The thing about Germany that always catches me unware is how quintessentially pretty it is.
We leave beachside Puttgarden to travel West towards Rendsburg. We’re having lunch with my Aunt tomorrow: it will be a bitter sweet reunion. Beloved sister to my father, we visited her last year at the start of our travels through Germany. I was so pleased to see her again, many years since our last meeting and thrilled to take news and photos of her and her family to my father. Tomorrow is Father’s Day at home but I have my father no more, my first Father’s Day without him. It will hard to see her, and the traces of his face in hers, so welcomingly familiar to me last year, no doubt quite poignantly painful tomorrow. I’m glad to see her again, my father’s family were everything to him, and she’s lovely, but there will be the reality of not being able to share it with him. I still ring his number sometimes, in the hope of hearing his voice.
The drive to Rendsburg is a another pretty, thatched cottage lined one. The sea is on our right for most of it. We drive through Kiel harbour where large cargo ships pass through its locks before their passage to sea.
One thing about Germany hasn’t changed, its risk taking drivers. If the speed limit is 80, they’re doing 100, at 120, they’re on 160, overtaking on corners and generally presuming immortality.

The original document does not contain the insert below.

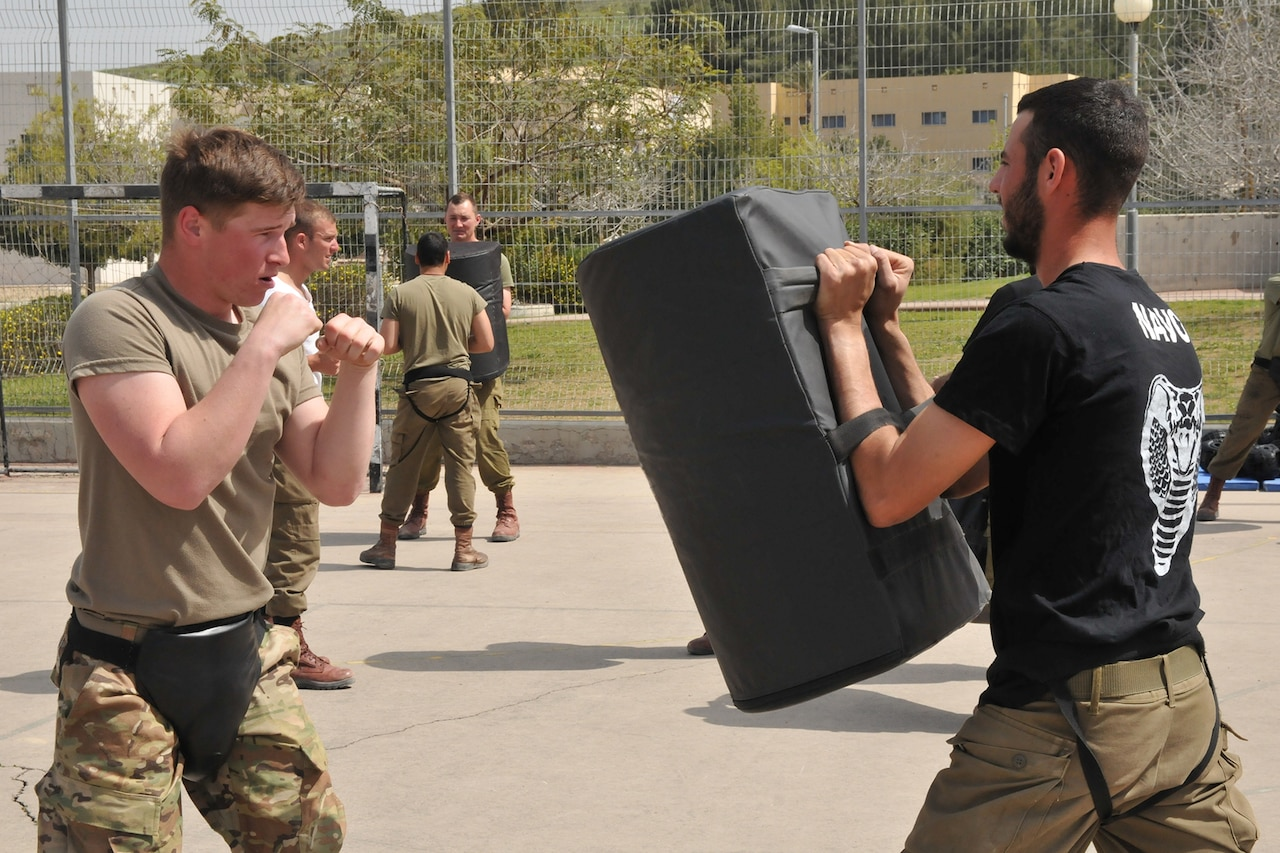 Israeli and U.S. troops practice hand-to-hand combat.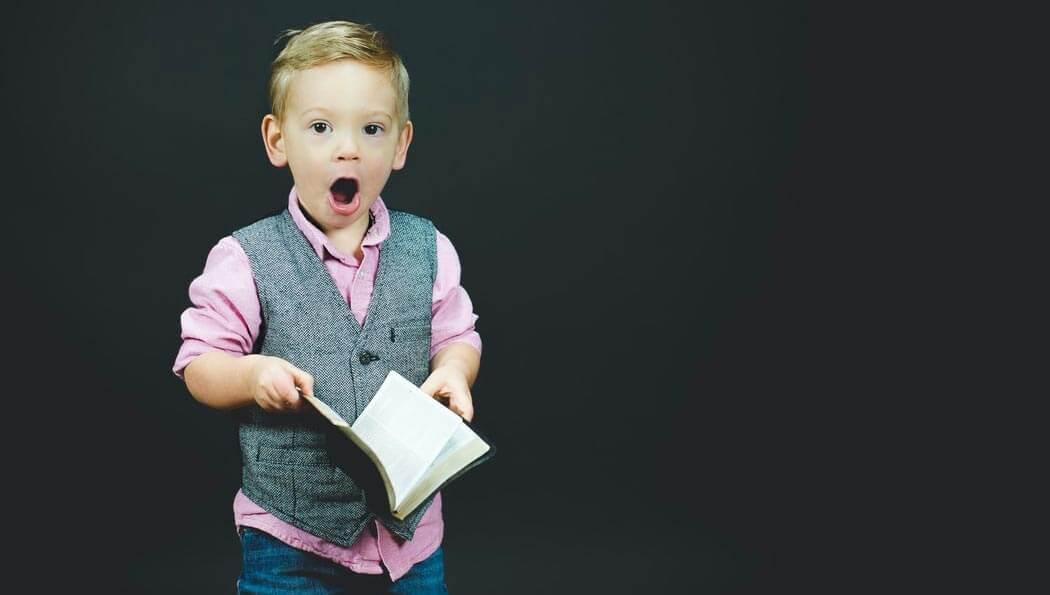 Niño sorprendido toma un libro. Internalizó el poder de las preguntas, como parte del coaching ontológico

Deer signs line our path, but none can be seen. I’m guessing from my last deer sightings that either early morning or early evening is best deer spotting time. For now I’ll just have to imagine them tucked away in the thickets.
The plan was to stop halfway to Rendsburg and make the rest of the trip tomorrow, but in the end we drive right through and settle on the Eider River, just on the edge of town. Last year we didn’t get to explore Rendsburg at all, so we take the opportunity now.
The first surprise is how quiet it is, late Saturday afternoon and there’s barely anyone around except at the marina where boys are racing tiny lightweight boats.
The other, how old some of the buildings are, dating back to the 1500s and 1700s. The oldest building in town was built in 1541. It has a cheeky woodcarving of someone baring their butt. Irrervence hasn’t changed that much through the centuries it seems.
Later we head back into town for dinner at the Dalmatia restaurant which specialises in Croatian food. It’s all very familiar territory, chevapchichi, grills, cabbage salad and a good bottle of Croatian red wine. Delicious.